In the servicers’ defense, Rao said, complying with the Home Affordable Modifiation Program has required more underwriting than the companies would normally do, potentially taking staff from the companies’ compliance departments. But he said he doubts the loan servicers are suffering financially. How much certain practices contribute to the companies’ bottom lines is less clear, he said. “The whole area just calls out for more research and empirical studies about what’s going on,” he said. “I think we’re going to see that in the next couple years.”

Rao said the best route for a homeowner is to send a qualified written request to the company in accordance with the Real Estate Settlement Procedures Act, overseen by the U.S. Department of Housing and Urban Development.

RESPA is one of a number of regulations that Joy Schmidt, a San Francisco area resident, is banking on in a class action lawsuit she intends to bring against ALS. The Truth in Lending Act is another. Schmidt’s case differs from the Oathouts’ in that she was not behind on her payments and wouldn’t have been, had ALS not, according to her, recommended it.

Facing an adjustable rate mortgage that was set to adjust, Schmidt said she requested a loan modification from ALS and was told that she wouldn’t qualify unless she was three months behind on her payments. “They tell you to go late, and on Day 91 they put you on notice of default,” she said.
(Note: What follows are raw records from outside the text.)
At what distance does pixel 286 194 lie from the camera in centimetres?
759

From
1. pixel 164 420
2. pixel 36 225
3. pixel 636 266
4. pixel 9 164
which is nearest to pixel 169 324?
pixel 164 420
Schmidt said she hadn’t missed a payment in the four years that she had owned her home and wouldn’t have had she not been advised to do so by ALS. The ensuing default forced her into what she describes as a “vicious cycle” of miscalculated payment plans, financials lost in the mail and late fees that ended in her taking a $5,400 “cash for keys” deal from a realtor to vacate her $400,000 home. During the process, she claims to have spoken with 186 different people at ALS. “Each one tells you your payments are going to be different,” she said.

Schmidt, who is now living with her sister, said a Web site she set up,, has attracted 40 people with “nearly identical stories” to hers, who are willing to be a part of a class action suit. Schmidt said she has three lawyers interested in the case.

The Oathouts can’t afford a lawyer and have been unable to find one willing to take their case pro bono. Well-wishers have told them that if the case went to court, ALS wouldn’t have a leg to stand on. “But who wants it to get that far,” said Meghan Oathout.

The day before this article was printed, Meghan Oathout said she got a call from an ALS manager named Brian Cleary. She had spoken with Cleary two weeks earlier, and though he had promised to call her back, she doubted he would, and so had been calling him every day. According to Oathout, Cleary told her the account was in default because ALS miscalculated the previous repayment plan. Oathout was surprised by the admission of error. The advice from Cleary surprised her more. The Oathouts, he said, would have to enroll in a six-month payment plan, this one at $830 per month.

“I didn’t say I would do it or I wouldn’t,” she said.